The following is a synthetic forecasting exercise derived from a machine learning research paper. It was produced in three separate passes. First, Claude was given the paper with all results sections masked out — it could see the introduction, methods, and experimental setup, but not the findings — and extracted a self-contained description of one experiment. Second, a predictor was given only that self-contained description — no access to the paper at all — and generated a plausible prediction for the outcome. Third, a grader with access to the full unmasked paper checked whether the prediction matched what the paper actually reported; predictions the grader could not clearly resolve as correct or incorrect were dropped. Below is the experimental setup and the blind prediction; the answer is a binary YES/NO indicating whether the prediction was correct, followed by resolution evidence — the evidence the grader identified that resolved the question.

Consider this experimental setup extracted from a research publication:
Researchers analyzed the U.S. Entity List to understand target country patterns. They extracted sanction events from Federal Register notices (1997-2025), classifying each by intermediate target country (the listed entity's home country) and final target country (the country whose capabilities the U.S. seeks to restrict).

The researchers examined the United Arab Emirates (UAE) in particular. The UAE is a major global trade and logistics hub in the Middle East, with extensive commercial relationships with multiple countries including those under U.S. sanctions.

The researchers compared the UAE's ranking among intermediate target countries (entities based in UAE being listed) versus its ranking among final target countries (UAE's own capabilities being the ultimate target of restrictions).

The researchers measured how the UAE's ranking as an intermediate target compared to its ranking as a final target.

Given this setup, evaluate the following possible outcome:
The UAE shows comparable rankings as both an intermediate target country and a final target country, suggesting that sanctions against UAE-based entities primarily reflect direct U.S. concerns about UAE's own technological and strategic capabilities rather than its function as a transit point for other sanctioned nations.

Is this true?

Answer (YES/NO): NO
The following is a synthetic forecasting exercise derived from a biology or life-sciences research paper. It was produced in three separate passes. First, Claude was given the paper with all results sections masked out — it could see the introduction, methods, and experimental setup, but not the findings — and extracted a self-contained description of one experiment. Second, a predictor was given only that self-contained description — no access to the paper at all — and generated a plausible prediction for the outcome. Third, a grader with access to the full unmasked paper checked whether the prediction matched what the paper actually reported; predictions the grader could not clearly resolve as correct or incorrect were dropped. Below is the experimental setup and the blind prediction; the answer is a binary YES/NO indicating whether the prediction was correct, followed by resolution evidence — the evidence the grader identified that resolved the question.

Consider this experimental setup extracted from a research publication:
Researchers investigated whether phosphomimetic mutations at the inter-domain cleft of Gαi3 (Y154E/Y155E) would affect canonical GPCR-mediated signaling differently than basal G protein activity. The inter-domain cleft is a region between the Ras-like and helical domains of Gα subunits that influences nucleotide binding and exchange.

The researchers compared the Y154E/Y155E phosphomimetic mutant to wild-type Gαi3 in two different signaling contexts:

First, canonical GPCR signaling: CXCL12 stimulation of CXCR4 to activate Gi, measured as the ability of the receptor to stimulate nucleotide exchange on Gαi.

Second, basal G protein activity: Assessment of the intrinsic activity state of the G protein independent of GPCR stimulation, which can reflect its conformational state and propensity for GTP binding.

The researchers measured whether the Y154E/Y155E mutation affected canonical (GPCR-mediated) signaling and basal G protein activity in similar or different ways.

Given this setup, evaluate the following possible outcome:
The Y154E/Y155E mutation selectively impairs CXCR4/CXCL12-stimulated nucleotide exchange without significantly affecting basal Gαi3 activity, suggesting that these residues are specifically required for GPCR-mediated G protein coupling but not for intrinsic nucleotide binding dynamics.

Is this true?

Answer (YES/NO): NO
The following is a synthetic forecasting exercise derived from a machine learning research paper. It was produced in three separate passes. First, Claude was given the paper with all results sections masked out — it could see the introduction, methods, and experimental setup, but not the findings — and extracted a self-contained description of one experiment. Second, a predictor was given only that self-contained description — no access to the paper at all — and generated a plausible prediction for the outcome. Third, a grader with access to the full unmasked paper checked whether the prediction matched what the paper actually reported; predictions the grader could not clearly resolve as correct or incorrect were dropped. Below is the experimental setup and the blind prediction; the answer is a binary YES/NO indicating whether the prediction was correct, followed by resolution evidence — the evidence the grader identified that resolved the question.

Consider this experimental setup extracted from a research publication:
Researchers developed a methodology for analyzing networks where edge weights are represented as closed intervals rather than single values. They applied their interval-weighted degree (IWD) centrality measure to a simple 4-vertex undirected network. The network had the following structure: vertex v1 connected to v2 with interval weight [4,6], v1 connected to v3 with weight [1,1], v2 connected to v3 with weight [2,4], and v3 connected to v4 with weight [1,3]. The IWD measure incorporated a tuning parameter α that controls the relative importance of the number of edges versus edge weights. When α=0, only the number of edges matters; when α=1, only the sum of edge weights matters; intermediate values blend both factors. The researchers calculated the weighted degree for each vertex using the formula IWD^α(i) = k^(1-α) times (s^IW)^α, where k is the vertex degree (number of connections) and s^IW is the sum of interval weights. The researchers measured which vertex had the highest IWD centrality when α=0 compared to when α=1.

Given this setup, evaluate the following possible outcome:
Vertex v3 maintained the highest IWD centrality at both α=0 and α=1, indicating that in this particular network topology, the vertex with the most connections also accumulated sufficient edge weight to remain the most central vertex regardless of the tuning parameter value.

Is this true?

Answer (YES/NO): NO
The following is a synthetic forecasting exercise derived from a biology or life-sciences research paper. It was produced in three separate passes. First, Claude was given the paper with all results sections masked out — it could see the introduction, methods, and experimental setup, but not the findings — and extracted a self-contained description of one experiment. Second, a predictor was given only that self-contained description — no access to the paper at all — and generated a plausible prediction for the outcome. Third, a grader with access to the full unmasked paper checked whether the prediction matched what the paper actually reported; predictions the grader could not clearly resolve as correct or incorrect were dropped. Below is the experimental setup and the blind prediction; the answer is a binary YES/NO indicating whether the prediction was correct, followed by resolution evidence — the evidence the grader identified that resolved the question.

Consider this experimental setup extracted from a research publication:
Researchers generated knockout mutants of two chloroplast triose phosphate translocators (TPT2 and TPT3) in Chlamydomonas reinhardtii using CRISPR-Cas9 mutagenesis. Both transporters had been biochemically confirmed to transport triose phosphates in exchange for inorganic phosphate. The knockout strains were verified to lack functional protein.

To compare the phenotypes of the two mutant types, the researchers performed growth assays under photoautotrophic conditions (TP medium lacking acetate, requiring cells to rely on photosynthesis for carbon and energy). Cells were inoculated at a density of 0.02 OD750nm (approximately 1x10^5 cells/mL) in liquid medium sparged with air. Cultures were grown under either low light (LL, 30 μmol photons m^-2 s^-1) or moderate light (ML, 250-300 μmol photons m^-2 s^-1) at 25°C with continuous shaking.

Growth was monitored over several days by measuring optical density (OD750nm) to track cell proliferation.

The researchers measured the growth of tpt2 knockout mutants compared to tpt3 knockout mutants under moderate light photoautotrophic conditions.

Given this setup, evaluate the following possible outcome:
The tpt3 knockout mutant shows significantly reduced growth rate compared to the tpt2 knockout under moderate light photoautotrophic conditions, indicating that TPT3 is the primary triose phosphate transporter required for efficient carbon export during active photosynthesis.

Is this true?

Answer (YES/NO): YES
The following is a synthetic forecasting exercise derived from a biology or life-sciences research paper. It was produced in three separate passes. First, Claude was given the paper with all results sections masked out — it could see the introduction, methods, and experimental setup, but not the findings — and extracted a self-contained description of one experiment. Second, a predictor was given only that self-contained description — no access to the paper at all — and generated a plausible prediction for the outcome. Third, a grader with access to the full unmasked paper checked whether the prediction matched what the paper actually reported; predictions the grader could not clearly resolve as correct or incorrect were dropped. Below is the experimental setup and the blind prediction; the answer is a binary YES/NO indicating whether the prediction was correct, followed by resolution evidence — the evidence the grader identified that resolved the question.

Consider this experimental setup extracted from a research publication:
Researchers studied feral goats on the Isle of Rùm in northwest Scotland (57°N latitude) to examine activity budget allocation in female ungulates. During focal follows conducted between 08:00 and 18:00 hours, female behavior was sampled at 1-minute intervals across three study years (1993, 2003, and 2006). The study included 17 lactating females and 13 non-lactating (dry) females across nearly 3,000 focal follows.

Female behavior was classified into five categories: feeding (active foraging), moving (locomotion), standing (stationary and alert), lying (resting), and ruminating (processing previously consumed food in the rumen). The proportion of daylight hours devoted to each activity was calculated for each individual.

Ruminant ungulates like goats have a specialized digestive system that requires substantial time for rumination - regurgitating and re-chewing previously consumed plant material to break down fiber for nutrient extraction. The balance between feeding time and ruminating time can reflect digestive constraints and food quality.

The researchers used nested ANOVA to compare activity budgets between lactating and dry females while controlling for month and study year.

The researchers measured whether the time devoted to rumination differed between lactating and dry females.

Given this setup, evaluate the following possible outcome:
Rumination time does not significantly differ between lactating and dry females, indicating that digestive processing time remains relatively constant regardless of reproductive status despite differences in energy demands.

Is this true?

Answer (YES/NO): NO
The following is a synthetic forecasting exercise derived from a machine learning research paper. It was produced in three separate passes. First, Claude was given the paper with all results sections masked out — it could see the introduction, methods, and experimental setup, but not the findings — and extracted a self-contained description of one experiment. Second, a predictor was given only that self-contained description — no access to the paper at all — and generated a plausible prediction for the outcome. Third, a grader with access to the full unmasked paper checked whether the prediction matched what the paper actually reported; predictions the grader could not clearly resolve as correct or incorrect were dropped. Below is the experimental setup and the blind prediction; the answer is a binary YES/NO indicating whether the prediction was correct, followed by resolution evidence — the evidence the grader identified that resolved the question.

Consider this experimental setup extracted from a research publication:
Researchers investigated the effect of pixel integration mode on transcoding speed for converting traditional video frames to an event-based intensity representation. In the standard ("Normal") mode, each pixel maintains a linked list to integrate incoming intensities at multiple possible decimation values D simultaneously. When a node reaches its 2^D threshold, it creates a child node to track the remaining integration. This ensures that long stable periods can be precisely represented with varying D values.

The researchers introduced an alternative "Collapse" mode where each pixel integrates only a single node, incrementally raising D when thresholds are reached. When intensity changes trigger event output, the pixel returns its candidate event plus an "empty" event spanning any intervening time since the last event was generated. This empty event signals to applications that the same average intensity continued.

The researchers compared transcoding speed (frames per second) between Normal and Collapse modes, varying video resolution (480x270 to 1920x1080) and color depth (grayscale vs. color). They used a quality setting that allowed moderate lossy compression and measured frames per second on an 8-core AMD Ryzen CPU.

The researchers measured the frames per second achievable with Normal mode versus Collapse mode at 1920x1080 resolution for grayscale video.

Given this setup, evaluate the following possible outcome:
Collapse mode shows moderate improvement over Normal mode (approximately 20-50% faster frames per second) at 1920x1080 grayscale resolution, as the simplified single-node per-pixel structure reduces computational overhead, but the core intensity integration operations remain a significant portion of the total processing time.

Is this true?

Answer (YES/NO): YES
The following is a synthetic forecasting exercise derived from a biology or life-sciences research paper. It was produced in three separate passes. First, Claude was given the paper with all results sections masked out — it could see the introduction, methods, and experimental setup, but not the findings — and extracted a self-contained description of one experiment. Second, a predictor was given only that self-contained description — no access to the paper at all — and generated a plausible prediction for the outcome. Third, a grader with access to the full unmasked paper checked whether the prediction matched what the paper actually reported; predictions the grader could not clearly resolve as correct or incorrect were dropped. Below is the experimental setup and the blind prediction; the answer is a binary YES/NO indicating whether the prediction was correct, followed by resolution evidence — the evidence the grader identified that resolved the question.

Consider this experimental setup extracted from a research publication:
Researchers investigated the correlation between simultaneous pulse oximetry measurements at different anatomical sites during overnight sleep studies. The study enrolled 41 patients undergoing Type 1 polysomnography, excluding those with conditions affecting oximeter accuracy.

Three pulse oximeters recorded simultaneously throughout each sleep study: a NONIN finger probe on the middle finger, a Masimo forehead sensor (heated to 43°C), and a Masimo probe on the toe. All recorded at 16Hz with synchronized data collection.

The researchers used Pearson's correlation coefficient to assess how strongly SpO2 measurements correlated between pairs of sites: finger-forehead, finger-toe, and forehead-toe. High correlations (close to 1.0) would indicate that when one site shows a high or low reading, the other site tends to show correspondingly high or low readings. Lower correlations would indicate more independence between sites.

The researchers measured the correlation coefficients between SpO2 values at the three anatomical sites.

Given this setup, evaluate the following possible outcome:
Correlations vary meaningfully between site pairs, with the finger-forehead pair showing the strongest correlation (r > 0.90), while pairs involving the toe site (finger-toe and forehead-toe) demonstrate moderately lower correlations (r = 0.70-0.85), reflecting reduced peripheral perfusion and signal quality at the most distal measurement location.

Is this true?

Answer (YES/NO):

————

§ **Exercise goal**: Copy the records above exactly, please, but only from the first line through the line containing "Researchers analyzed the".

§ **Task answer**:
The following is a synthetic forecasting exercise derived from a machine learning research paper. It was produced in three separate passes. First, Claude was given the paper with all results sections masked out — it could see the introduction, methods, and experimental setup, but not the findings — and extracted a self-contained description of one experiment. Second, a predictor was given only that self-contained description — no access to the paper at all — and generated a plausible prediction for the outcome. Third, a grader with access to the full unmasked paper checked whether the prediction matched what the paper actually reported; predictions the grader could not clearly resolve as correct or incorrect were dropped. Below is the experimental setup and the blind prediction; the answer is a binary YES/NO indicating whether the prediction was correct, followed by resolution evidence — the evidence the grader identified that resolved the question.

Consider this experimental setup extracted from a research publication:
Researchers analyzed the U.S. Entity List to understand target country patterns. They extracted sanction events from Federal Register notices (1997-2025), classifying each by intermediate target country (the listed entity's home country) and final target country (the country whose capabilities the U.S. seeks to restrict).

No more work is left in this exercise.